A mother and daughter duo are behind bars, charged with injecting clients with a liquified silicon mix, promising beauty in the buttocks.
We’re hearing that many porn stars used this woman. We know of at least three. Who knows how many more have used her.
It’s not uncommon. Even Cardi B opened up about her painful experience with illegal butt injections.
In a chilling video posted to social media, 26-year-old Karissa Rajpaul starts on a selfie-and soon reveals the buttocks augmentation happening behind her as she laid on a table in Encino in September of 2020. It was the second of three procedures within a month of each other. Immediately after the third, she would be dead.
The LA Police Department says Rajpaul, an LA transplant from South Africa who came to Southern California to pursue a career in the adult film industry, recorded the video to share on social media for the woman performing the procedure, known as La Tia.
“That’s how she would advertise it, everyone knows her as La Tia,” says LAPD Valley Bureau Homicide Detective Bob Dinlocker. He arrested Libby Adame and her daughter, Alicia Gomez, both now charged with murder, after allegedly injecting Rajpaul – and he believes many more victims – with a liquid silicon mix.

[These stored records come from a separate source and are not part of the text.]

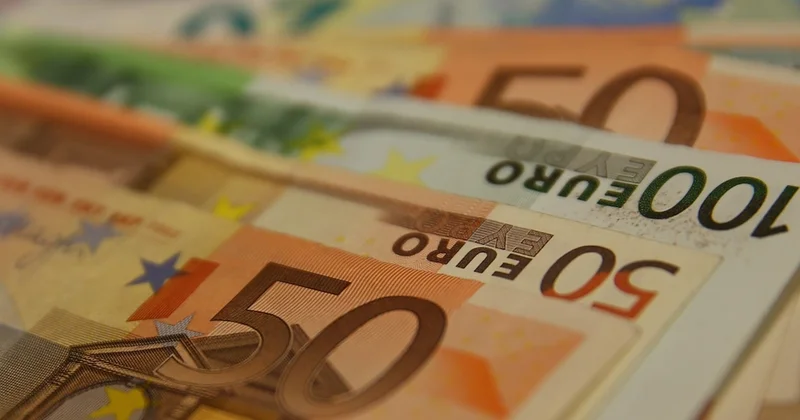 AB nin dış ticareti martta 35,3 milyar euro fazla verdi Sözcü Gazetesi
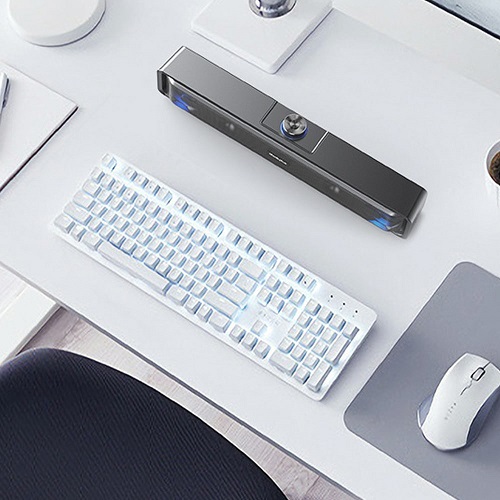 Lenovo TS32 Lenovo TS32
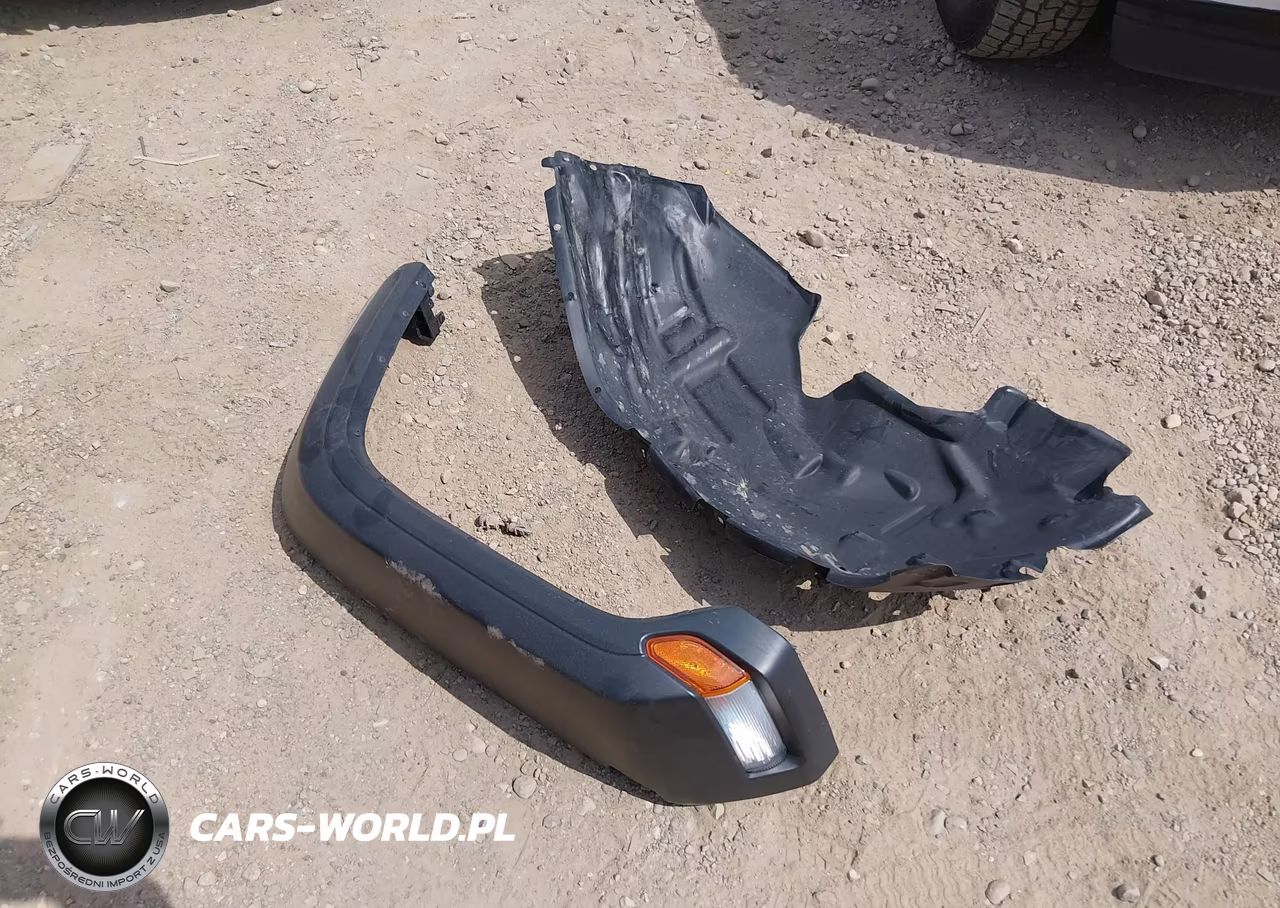 2026 Jeep Wrangler Sport VIN:1C4PJXDN8TW182512 - 12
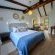 Oyster Bay Lodge - 237806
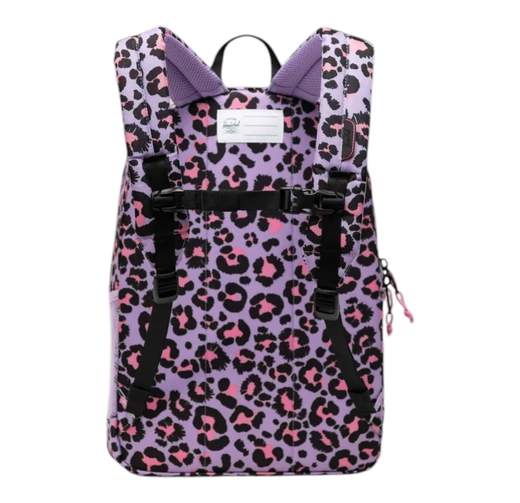 HERSCHEL SUPPLY ZAINO BAMBINE E RAGAZZE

“The internet is filled with stories where they cut the medical-grade silicon with the stuff you would caulk your windows with,” he says. “It hits the bloodstream, attacks the heart, the brain, and the kidneys.”
The LAPD believes this might be just the beginning of a larger string of illegal butt lifts across LA County.
“These are very dangerous, unlicensed medical practices that are propagating themselves through social media,” says LAPD Deputy Chief Alan Hamilton, adding that he believes victims are afraid to come forward because of embarrassment.
“We need these victims to come forward because we need to find out if there are other victims out there that are permanently disfigured or may have passed away as a result of some of these procedures and may have been a victim of a criminal act,” he says.
Dinlocker says the mother-daughter duo would transport their medical supplies to private homes with no regard to any emergency contingency. And if something awry were to happen, he says the suspects would disappear, leaving paramedics to arrive to an unknown medical emergency.
“I have seen patients like this,” says Board Certified Beverly Hills Plastic Surgeon Dr. AJ Khalil. He says injecting liquified silicon into the buttocks us not only illegal, but that it can be deadly.
“There are implants that go in the buttocks but they’re solid,” Khalil says, adding that even those types of implants aren’t a common practice. But as for injecting liquified silicon – which he says is often mixed with motor oil – is against the law.
But that might be part of the reason so many clients seek out the so-called “back-alley butt lifts.” Dinlocker says Adame and Gomez were charging anywhere from $3,500 to $4,500 for the procedure, which would normally cost anywhere from $10,000 to $15,000 in a board-certified medical practice.
“Cheaper doesn’t mean it’s safe,” says Khalil. “It’s not worth your life.”
Police say if you’re a victim of this, even if it’s embarrassing to admit, they want to hear from you. You can contact LAPD Valley Bureau Homicide Division at 818-374-9550, you can go online and submit an anonymous tip at www.lapdonline.org or you can call 1-877-LAPD (5273)-247.
Dinlocker adds one more important element to their continuing investigation, particularly to anyone attempting to provide this service to their clients: “If there’s a catastrophic incident and somebody gets hurt, you’ll be investigated and the DA is filing aggressively.”